Collected material Block Start

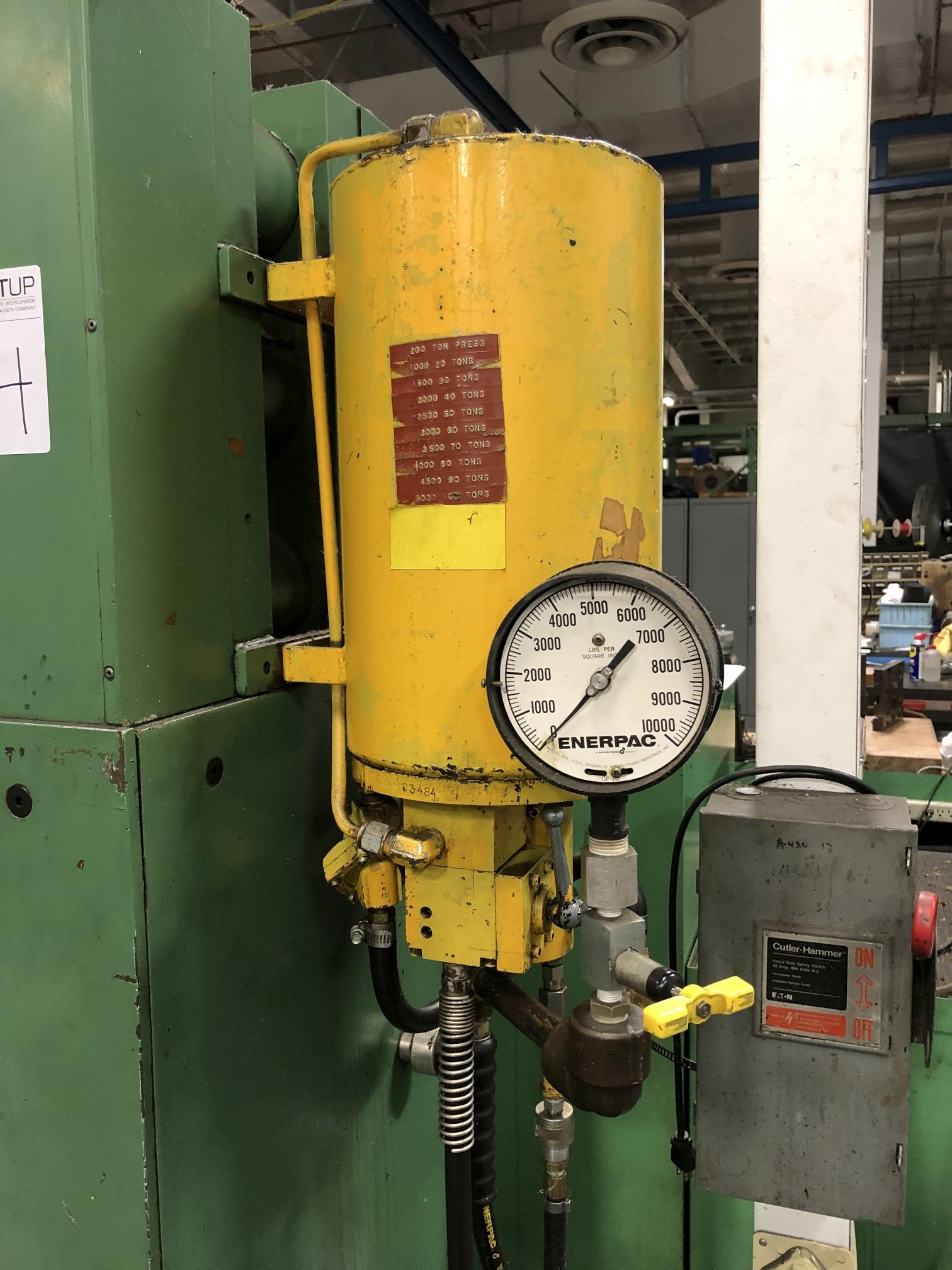 Dake 200 Ton Hydraulic Press - Image 3 of 6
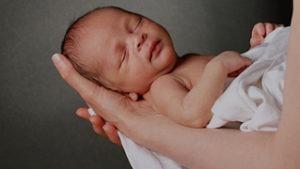 Babymanagemtent der St. Otto-Apotheke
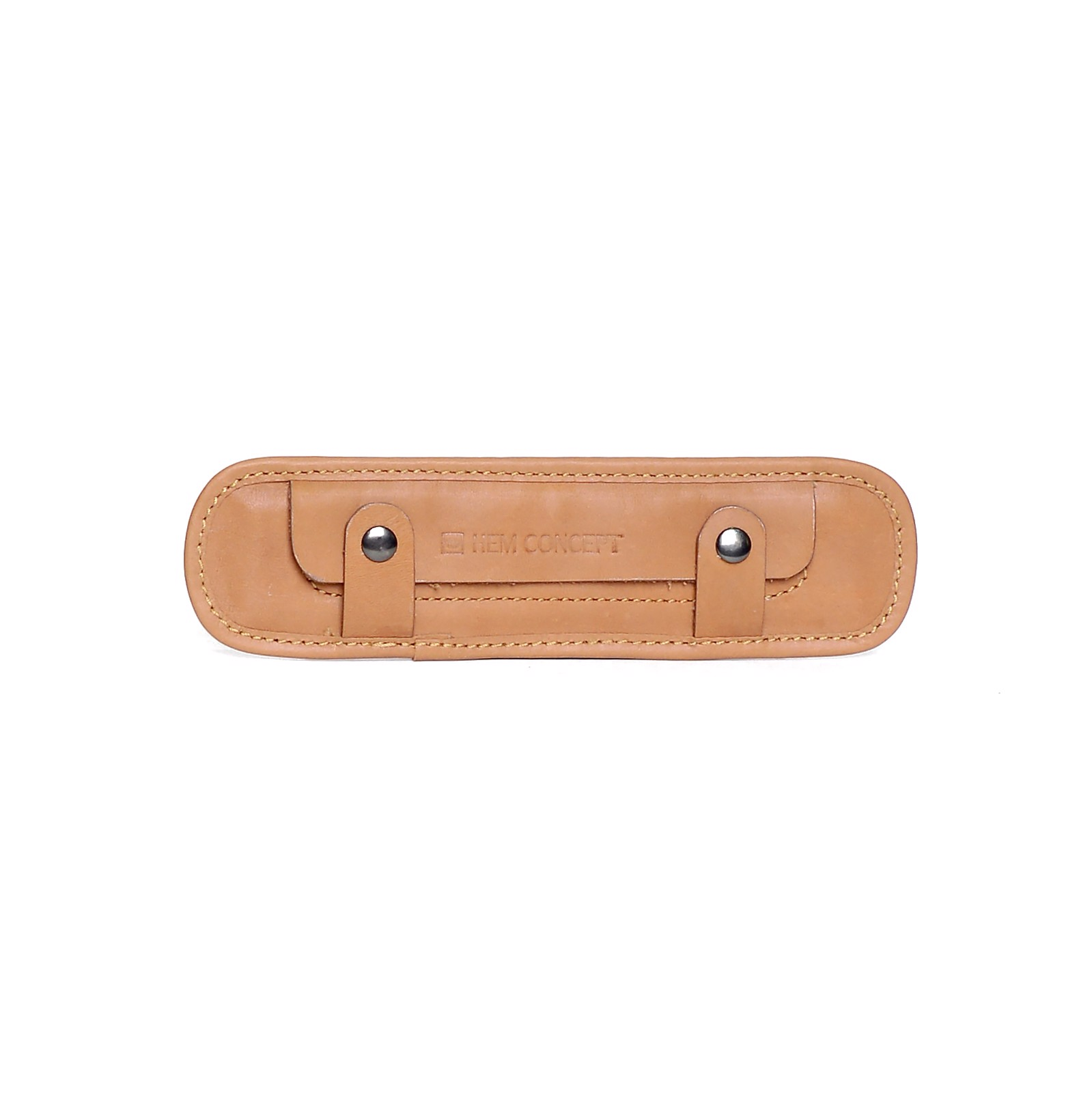 SHOULDER STRAP PAD - TAN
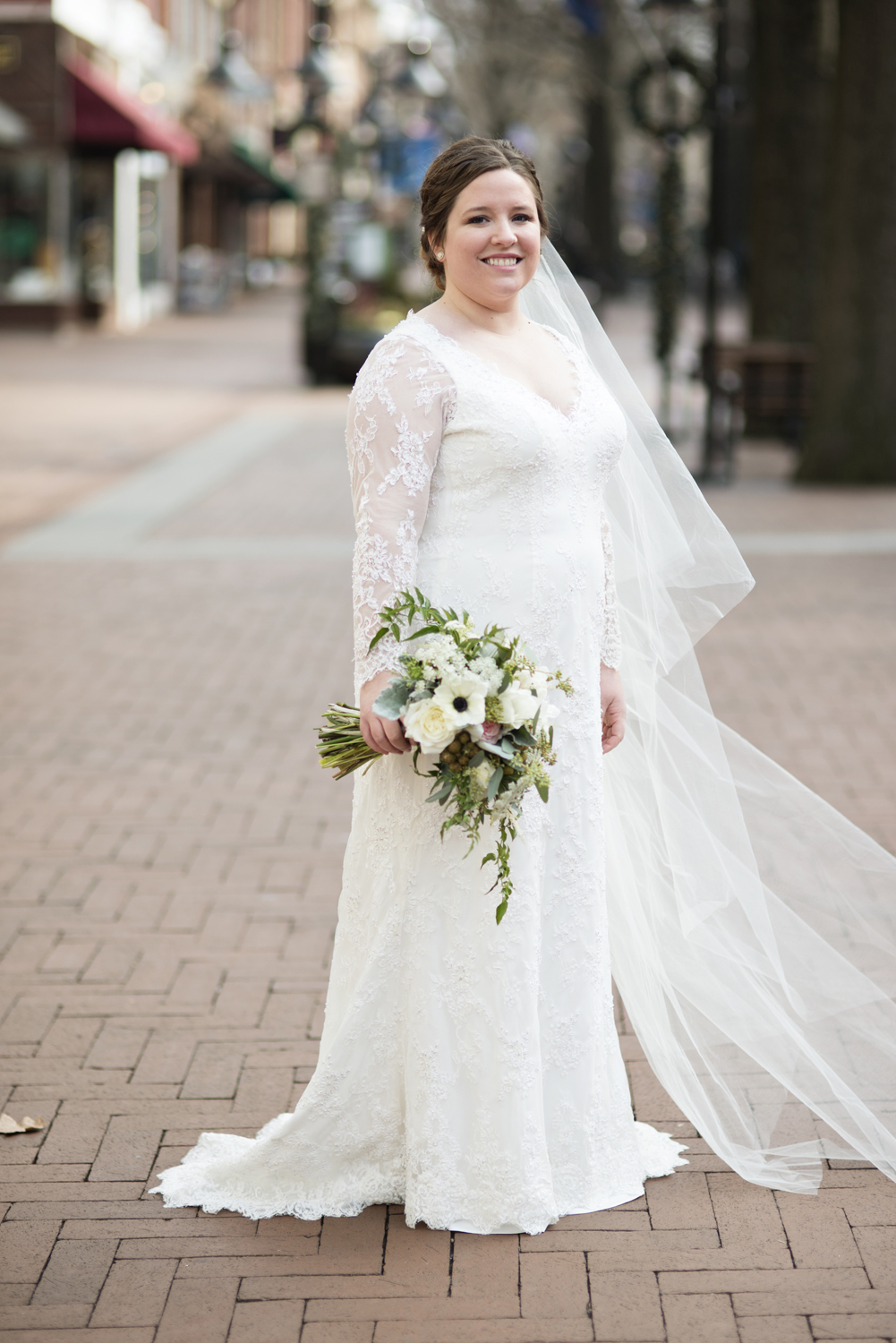 Bridal portraits at an outdoor downtown mall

Collected material Block End

Aim of the task:
The copy must match the listing above exactly, except that it holds no pictures.

Solution for this problem:
 Dake 200 Ton Hydraulic Press - Image 3 of 6
 Babymanagemtent der St. Otto-Apotheke
 SHOULDER STRAP PAD - TAN
 Bridal portraits at an outdoor downtown mall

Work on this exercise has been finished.